EXTRAIT DU TEXTE:

Pour son come-back, Doom prend une nouvelle orientation, celle de la trouille absolue et laisse de côté le gameplay à base de hordes démoniaques. Doom n'apporte absolument rien en matière de gameplay au FPS, il est hautement primaire. En schématisant bien grossièrement, on pourrait facilement dire que Doom 3 est un habile mélange entre Medal Of Honor pour le recours à la mise en scène scriptée et Silent Hill pour l'ambiance flippante et malsaine. Pourtant tout commençait bien le jour de l'arrivée de ce space marine sur Mars, dans cette immense base de l'UAC. Après son atterrissage, le voilà qui tape la causette avec les occupants des lieux. Durant les premières minutes de jeu, on nous demandera de nous tenir à carreau, d'aller voir machine, puis truc, avant de nous voir confier notre première mission : aller retrouver un scientifique disparu dans un coin sombre. Et là, après une longue traversée, c'est le drame. Clairement, on a droit à un démarrage à la Half-Life comme on en voit tant de nos jours. Mais mis en scène avec brio.

DÉFIS:
**1.** Répondez à ces questions sur l'extrait consacré à Doom 3 :
(a) Sur quelle planète le space marine arrive-t-il ?
(b) Quelle première mission lui confie-t-on ?
(c) À quel jeu le texte compare-t-il Doom 3 pour l'ambiance ?
**2.** Indiquez le nombre de lignes des entrées qui contiennent le mot "stone". Donnez seulement ce nombre.
Le texte et les entrées n'ont aucun rapport entre eux.

DONNÉES:
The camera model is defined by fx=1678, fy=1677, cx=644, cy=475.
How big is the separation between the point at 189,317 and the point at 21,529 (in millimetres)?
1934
* * *
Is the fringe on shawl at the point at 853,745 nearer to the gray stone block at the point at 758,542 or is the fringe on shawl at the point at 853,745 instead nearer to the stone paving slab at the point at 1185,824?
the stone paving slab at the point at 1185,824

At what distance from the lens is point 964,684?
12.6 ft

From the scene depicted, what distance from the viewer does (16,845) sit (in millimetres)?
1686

RÉPONSES ATTENDUES:
**1.**
(a) Sur Mars.
(b) Aller retrouver un scientifique disparu dans un coin sombre.
(c) À Silent Hill.

**2.** 2